I wonder what the reason for the re-implementation is. Perhaps the existing kernel isn't fast enough at evaluation for training (wild guess)? I'll have to RTFM...

(update) their doesn't appear to be any FM. Can anyone post any links to papers/lists/etc.?

Check out the "Deepmath" paper linked above. (The paper is from a few months ago, the source code is new IIUC.)

https://arxiv.org/abs/1606.04442

thanks!

(edit) I still don't see any rationale for the theorem prover kernel re-implementation. Again, pointers appreciated.

My bet is on concurrency optimizations
HOL is written in OCaml.

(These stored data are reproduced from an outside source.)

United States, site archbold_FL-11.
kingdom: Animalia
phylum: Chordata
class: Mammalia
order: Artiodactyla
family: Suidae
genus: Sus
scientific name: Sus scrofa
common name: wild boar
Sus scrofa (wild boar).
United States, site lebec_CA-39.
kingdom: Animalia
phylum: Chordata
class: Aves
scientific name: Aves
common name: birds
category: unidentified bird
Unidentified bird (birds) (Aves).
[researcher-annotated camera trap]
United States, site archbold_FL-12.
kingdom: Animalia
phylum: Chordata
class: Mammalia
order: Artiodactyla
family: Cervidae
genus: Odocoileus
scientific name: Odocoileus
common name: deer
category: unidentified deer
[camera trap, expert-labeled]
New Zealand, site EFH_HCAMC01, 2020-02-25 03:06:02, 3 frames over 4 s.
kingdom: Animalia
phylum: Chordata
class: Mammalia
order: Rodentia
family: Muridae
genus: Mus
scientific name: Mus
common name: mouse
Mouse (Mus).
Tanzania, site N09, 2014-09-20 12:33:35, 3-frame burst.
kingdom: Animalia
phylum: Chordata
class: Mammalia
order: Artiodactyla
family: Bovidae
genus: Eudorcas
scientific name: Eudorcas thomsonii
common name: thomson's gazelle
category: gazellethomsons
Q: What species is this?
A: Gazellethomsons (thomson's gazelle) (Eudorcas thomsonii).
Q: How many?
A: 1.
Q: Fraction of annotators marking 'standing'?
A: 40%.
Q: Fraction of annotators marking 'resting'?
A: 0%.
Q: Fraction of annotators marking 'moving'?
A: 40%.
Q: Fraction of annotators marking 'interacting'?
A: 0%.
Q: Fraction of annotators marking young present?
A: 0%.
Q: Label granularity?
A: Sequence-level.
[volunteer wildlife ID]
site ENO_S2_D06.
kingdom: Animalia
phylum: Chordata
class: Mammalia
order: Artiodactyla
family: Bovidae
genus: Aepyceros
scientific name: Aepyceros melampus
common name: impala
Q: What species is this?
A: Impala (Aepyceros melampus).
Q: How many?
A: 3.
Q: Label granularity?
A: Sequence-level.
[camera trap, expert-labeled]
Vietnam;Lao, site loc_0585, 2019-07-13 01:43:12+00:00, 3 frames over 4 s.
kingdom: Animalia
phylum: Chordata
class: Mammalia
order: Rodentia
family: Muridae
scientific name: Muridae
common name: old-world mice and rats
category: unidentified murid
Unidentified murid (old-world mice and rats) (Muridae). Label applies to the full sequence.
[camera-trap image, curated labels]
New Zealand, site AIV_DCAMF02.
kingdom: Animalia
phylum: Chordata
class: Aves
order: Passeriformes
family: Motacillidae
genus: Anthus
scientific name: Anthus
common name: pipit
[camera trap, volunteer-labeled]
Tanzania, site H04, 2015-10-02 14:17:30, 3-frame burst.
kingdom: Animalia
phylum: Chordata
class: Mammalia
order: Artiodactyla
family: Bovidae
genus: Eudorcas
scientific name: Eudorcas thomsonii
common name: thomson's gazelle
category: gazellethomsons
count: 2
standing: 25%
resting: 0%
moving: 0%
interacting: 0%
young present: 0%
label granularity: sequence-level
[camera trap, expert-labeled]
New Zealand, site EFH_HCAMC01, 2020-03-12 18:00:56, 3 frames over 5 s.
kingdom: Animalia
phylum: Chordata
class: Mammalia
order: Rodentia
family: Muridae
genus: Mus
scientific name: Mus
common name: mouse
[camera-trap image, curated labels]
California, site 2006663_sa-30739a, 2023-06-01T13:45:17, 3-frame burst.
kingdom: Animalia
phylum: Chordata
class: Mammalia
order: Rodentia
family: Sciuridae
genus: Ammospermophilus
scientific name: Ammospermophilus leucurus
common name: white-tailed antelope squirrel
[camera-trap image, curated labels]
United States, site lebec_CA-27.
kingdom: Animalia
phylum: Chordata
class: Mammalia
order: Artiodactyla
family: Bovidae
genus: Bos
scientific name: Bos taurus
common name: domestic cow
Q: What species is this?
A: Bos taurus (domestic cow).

The likely answer is because integrating OCaml and TensorFlow would be painful -- and OCaml isn't one of the languages Google supports internally [1]. Probably was easier to reimplement than to try to do all the contortions needed to use it in this context.

(I work part time on the Brain team, but I haven't asked the authors about this -- this is a best guess based upon knowing TF, not an informed statement.)

[1] https://www.quora.com/Which-programming-languages-does-Googl...

Hook it up to a network that makes theorems.
Every problem i can break into a sub problem is solveable. Thus proofen by induction that i can break recursively down every problem, i deduce- that i crashed with a NN-Stackoverflow.
> Every problem i can break into a sub problem is solveable.

Given the sub problems are either solvable or can in turn be broken down, I suppose?